The impetus towards mandatory disclosure is becoming stronger. In September 2022, the European Parliament passed a resolution urging the European Commission to propose legislation regulating third-party litigation funding, although a finalised directive has not yet been enacted.
In the UK, there is no mandatory disclosure, except for certain collective actions in the CAT or when the Defendant needs the information in order to consider a security for costs application. There is no rule, therefore, which says that the other party is entitled to disclosure of funding or finance agreement. However, the UK's Civil Justice Council (CJC) is expected to produce a comprehensive report on litigation funding in the summer with its recommendations, potentially including recommendations on mandatory disclosure.
An alternative fee mechanism, damages-based agreements (DBAs), was introduced in 2013 with a view to making litigation more cost-effective and efficient. Whether that has been achieved remains to be seen.
Like CFAs, lawyers’ fees under a DBA are contingent upon the client's successful recovery of damages. However, under a DBA a lawyer’s fees are calculated as a percentage of the damages received.
It is now two years since The Supreme Court decision in R (PACCAR) v Competition Appeal Tribunal which sent shockwaves through the litigation funding market. The UKSC judgment had a major impact on litigation funding agreements (LFAs) and their relationship to DBAs: the court determined that LFAs that entitle the funder to recover a percentage of damages recovered are considered to be DBAs, pursuant to the Courts and Legal Services Act 1990 (CLSA). Unless LFAs complied with the CLSA requirements and corresponding regulations, they were unenforceable. Further, they could not be used in opt-out proceedings within the CAT.
The Litigation Funding Agreements (Enforceability) Bill, introduced in March 2024 to restore the pre-PACCAR position by amending the definition of DBAs in the CLSA, was dropped during the 'wash-up' process before the general election last July.
The Labour Government has since confirmed that the Bill will not be reintroduced until this summer when the CJC’s report is anticipated. Legislation to address the challenges thrown up by the PACCAR decision, and potentially the regulation of the third-party litigation funding market more generally, will have to wait until it is published.

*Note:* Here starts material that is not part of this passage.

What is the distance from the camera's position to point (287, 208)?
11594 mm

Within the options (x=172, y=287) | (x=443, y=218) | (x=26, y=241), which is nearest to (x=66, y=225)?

Although the legislative delay in reversing PACCAR may be unwelcome to many in the litigation market, the consequences of the judgment have not been as far reaching as everyone initially anticipated. Creative solutions have shown that there are ways around it.
Notably, one of the underlying issues thrown up by PACCAR is that legislators and regulators have failed to keep pace with the development and presence of litigation funding and the needs of the litigation market more generally.
The interim findings of the ongoing review suggest that legislative change is certainly needed to address issues around PACCAR. Whether the Labour government will seek to regulate the litigation funding market more generally and/or legislate in a more pro-claimant manner is yet to be seen. We eagerly await the outcome of both the review and the legislation which follows it.